August 14, 2025 | With the advent of large language models (LLMs), expert human abstractors are meeting their match when it comes to accurately identifying cancer progression events from electronic health records (EHRs). That’s one of the big surprises emerging from a study presented by Aaron Cohen, M.D., a practicing oncologist and head of oncology research at Flatiron Health, at a recent artificial intelligence and machine learning conference of the American Association for Cancer Research (AACR).
Across 14 cancer types, with inherent differences in how progression gets documented and plays out for patients, a Claude-based LLM produced nearly identical real-world progression-free survival estimates as human abstractors, he reports. “We were able to take 10 years of accumulated knowledge and use it to effectively prompt a LLM to do the same things as humans.”
The know-how was picked up from human abstractors trained by Flatiron to look through patient charts to find instances of cancer progression and their associated dates. They’re guided by policies and procedures the company has created and iterated on over time to ensure a consistent and high-quality approach to data abstraction, as well as to address real-world “edge cases” falling outside expected data patterns to minimize the likelihood of errors.
“Endpoints like progression are the main data points that help us figure out how patients are doing ... [and] decide whether a drug is approved or not, so it is critical to get them right,” says Cohen.
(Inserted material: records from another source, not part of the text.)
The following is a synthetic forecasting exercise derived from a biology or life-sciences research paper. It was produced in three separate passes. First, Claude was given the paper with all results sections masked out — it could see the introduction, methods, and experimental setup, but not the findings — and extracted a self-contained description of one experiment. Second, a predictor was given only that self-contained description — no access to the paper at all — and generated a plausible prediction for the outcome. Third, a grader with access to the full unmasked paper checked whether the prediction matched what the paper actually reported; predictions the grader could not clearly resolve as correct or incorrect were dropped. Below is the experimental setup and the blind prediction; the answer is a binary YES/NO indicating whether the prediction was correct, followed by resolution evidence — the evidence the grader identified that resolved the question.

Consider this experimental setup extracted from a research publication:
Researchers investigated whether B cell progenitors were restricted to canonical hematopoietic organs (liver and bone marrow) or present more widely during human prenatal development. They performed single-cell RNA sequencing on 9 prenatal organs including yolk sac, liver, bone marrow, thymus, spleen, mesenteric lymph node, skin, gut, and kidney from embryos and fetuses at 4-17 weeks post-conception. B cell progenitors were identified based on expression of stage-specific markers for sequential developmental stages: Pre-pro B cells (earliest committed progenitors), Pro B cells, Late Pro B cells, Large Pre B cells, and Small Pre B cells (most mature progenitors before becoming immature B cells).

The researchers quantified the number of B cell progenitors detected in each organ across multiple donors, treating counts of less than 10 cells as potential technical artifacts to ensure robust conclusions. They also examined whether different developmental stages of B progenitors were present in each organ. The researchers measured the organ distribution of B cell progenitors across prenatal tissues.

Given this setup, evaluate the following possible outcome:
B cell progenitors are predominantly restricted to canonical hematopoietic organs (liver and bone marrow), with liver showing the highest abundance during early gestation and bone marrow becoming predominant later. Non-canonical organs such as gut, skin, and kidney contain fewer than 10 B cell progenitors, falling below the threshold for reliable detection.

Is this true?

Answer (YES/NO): NO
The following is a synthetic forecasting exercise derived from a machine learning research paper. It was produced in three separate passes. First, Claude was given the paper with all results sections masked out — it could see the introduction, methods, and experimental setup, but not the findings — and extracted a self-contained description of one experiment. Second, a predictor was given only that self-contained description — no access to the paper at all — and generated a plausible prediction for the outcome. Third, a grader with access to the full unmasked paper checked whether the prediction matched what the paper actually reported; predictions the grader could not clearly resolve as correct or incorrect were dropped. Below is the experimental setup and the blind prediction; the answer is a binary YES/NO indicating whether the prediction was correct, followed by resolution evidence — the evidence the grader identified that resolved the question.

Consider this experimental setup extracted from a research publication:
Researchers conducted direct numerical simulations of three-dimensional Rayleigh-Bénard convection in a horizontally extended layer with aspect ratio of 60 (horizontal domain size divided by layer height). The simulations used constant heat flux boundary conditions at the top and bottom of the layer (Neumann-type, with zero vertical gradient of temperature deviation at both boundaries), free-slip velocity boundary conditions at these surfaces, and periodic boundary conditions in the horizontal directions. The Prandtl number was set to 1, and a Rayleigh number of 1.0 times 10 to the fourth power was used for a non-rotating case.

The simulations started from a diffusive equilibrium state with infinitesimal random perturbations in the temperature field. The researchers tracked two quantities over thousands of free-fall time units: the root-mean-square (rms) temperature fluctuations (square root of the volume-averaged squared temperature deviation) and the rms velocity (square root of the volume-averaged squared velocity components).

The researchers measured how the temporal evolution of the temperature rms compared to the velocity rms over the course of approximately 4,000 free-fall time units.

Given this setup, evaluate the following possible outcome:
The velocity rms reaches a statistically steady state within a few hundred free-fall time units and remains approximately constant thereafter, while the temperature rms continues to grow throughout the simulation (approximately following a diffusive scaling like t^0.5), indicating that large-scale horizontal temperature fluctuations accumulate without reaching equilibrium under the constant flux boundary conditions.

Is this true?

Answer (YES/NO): NO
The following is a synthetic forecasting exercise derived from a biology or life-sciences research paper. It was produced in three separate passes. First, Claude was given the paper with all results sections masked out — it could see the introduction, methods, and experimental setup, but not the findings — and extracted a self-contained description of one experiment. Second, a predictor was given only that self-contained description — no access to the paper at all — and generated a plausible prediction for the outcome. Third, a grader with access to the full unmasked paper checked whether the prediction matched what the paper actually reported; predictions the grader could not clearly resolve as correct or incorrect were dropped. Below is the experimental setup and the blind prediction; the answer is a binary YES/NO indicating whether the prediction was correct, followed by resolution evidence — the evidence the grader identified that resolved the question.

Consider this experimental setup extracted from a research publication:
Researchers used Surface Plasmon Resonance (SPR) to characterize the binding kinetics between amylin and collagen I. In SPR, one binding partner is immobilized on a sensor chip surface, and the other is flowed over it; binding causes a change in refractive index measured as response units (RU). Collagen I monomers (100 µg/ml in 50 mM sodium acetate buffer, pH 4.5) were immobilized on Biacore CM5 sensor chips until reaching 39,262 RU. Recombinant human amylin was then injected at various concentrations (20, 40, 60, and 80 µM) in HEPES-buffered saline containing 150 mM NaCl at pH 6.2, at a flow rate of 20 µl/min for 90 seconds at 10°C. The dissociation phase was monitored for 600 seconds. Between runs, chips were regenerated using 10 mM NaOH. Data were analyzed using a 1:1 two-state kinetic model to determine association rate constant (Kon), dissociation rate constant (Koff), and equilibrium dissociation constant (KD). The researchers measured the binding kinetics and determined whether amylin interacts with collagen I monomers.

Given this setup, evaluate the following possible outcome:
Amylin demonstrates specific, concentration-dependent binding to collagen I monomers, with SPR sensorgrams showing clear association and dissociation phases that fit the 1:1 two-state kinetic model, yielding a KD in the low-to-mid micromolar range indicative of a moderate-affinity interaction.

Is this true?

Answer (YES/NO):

The documentation and subsequent validation of those clinical endpoints require different approaches when moving from the controlled environment of a clinical trial to the dynamic reality of real-world clinical practice.
Cohen says he never dreamed he’d be working at a health tech company back in 2018, when he was finishing up his fellowship training at the University of Pennsylvania. “I was doing research on decision-making and trying to understand, particularly at the end of life, how patients weigh risks and benefits in making the decision to get treated, often when we know it is not going to be curative.”
It was often assumed that living as long as possible is what’s most important to patients, says Cohen, but from what he was observing that wasn’t the primary driver. That led to his fascination about how to leverage large amounts of data to enable better clinical decision-making based on what’s important to patients.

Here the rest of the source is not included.